TASKS TO CARRY OUT:
A. Transcribe the part of the article on a European nuclear deterrent that opens with the words containing "By Stephen J." and closes with "conservative German newspapers.".
B. In the article on a European nuclear deterrent, which weekly publication interviewed Joschka Fischer in December 2023?
C. Supply the next part of the article on a European nuclear deterrent, picking up after its final sentence.

PASSAGE SHOWN:
▬▬▬▬▬▬▬▬▬▬
By Stephen J. Cimbala, Lawrence J. Korb, February 12, 2024
Policy makers and national security experts are now seriously discussing the possible need for a European nuclear deterrent. For example, former German Foreign Minister Joschka Fischer, in an interview with the weekly Die Zeit in December 2023, supported the idea of a European nuclear deterrent. Other supporters of a European—or even a German—nuclear arsenal have contributed regularly to conservative German newspapers.
In 1975, the West German government stated that its ratification of the accession of the Federal Republic to the Nuclear Nonproliferation Treaty would not preclude an eventual nuclear deterrent within the framework of the European Union. The issue of a European nuclear deterrent also blends into the related question as to what role, if any, remains for so-called “tactical” or non-strategic nuclear weapons in NATO.[1]
There are several political and military arguments in favor of this proposal. But there are certainly also reasons for skepticism and concern that, considered together, add up to the conclusion that a Eurodeterrent continues to be a bad idea.[2]
Rationale for a Eurodeterrent. The first reason given for a European nuclear deterrent is the possibility that a future US president might not be as committed to NATO as his or her predecessors. This was a concern raised during the administration of President Donald Trump, whose open disparagement of European allies for allegedly insufficient financial contributions to NATO alliance security raised alarms from Brussels to Washington. Although Trump’s actual policies turned out to be less disruptive than his inflammatory rhetoric, his possible return to the White House in 2025 could reboot European doubts about US security commitments. These doubts could include concerns about the role of America’s nuclear umbrella in the deterrence of war in Europe.
A second reason for the renewed interest in a possible European nuclear deterrent is the war in Ukraine and the recurring threats by Russian President Vladimir Putin to resort to nuclear first use if needed to protect Russian security interests in that region.[3] Some Europeans who feel immediately threatened by Russian nuclear coercion, or even by the possibility of a Russian conventional military victory over Ukraine, might doubt the efficacy of America’s nuclear guarantee in the face of an increasingly confident Russia casting a larger shadow over the security of Eastern and Central European countries. Although Russia would still have its hands full of resistance and rebellion in Ukraine, even after having defenestrated the Zelensky government, European and American solidarity to further resist Russian diplomatic coercion supported by military power might weaken.
A third reason might be the growing nationalism in Europe and in the United States, spanning across the general public, leadership classes, and political office holders. The heady optimism about the North Atlantic security community that marked the Cold War and its immediate aftermath is now being challenged from many sides. Newer generations of voters show skepticism about the benefits of transnational and trans-Atlantic security and economic cooperation. There is also the growing significance among Europeans and Americans of identity politics, including doubts about the impact of foreign migration and so-called alarms over a dilution of national character. Parties of the far right are drawing increased strength in part from voters who feel denationalized by foreign influences and globalist agendas.
A fourth concern among some supporters of a European nuclear deterrent lies in doubts about the reliability of the US nuclear umbrella for the deterrence of war in Europe. NATO has only a small number of deployed nuclear weapons on European soil compared to Russia’s large inventory of nearly two thousand less-than-strategic or “tactical” nuclear weapons. Russia might be tempted under pessimistic conditions of unacceptable loss in conventional warfare, as they define “unacceptable,” to cross the nuclear threshold in any one of a number of ways.
▬▬▬▬▬▬▬▬▬▬
INFORMATION SUPPLIED:
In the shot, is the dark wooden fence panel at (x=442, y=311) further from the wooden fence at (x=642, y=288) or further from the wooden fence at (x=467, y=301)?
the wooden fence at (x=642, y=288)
▬▬▬▬▬▬▬▬▬▬
OUTPUTS FOR THE TASKS:
A.
By Stephen J. Cimbala, Lawrence J. Korb, February 12, 2024
Policy makers and national security experts are now seriously discussing the possible need for a European nuclear deterrent. For example, former German Foreign Minister Joschka Fischer, in an interview with the weekly Die Zeit in December 2023, supported the idea of a European nuclear deterrent. Other supporters of a European—or even a German—nuclear arsenal have contributed regularly to conservative German newspapers.

B. Die Zeit.

C.
Russia could engage in a demonstrative strike for coercive purposes with a low-yield nuclear weapon, which would do little immediate damage compared to the larger weapons that are prepositioned in its arsenal and raised to combat alert readiness in a crisis. Or Russia could employ a tactical nuclear weapon against a key Ukrainian or NATO military target to prepare the battlespace for a larger war. Would the United States and NATO risk responding with nuclear strikes of their own and thereby escalating the conflict to a larger nuclear war that might destroy much of Europe and ultimately the US homeland? Some military experts feel that the United States lacks a sufficient number of small yield nuclear weapons in its arsenal, compared to Russia’s larger inventories, and so would have lost escalation dominance across the spectrum of military options short of unrestricted nuclear warfare.
But more weapons do not necessarily equate to better deterrence. Deterrence remains centered in the mind of the deterree, not the deterrer. Guessing the threshold of conventional defeat beyond which Russia would feel obligated to resort to nuclear first use requires disciplined intelligence collection in real time, combined with mature judgment about Russia’s imminent priorities and risks.
Why it’s a bad idea. Despite these legitimate concerns about nuclear risks in Europe, it is not clear whether a European nuclear deterrent—either entirely separated from its American umbrella or somehow aligned with it for policy purposes—would enhance the credibility of deterrence or nuclear crisis stability. In fact, at least for four reasons, the opposite result is more probable.
First, legitimate concern should not give way to exaggerated fears of NATO or US abandonment of their political commitment to the deterrence of war in Europe or its defense if necessary. One might argue that NATO was more likely to wobble in the face of Russian intimidation when NATO was preoccupied with “out of the area” commitments in the Middle East and South Asia. Since 2014, however, when Russia annexed Crimea in a coup de main that caught the West asleep, NATO has witnessed a renaissance of awareness about its original mission to guarantee the peace in Europe. Russia’s war against Ukraine further aroused NATO to a unified political and military stance. However the conventional war between Russia and Ukraine turns out, NATO is stronger than it has ever been since the Cold War ended. The addition of Finland and the imminent addition of Sweden to NATO membership represent geostrategic fiascoes for Russia—and an outcome Putin and his advisors surely had not anticipated. NATO’s nuclear guarantee, supported by the United States’ nuclear umbrella, should never be doubted. Escalation is a two way street: Russia fears as much as European NATO countries that a nuclear first use could lead to a process that escapes the control of political leaderships playing at nuclear coercive diplomacy under unprecedented conditions of stress and uncertainty.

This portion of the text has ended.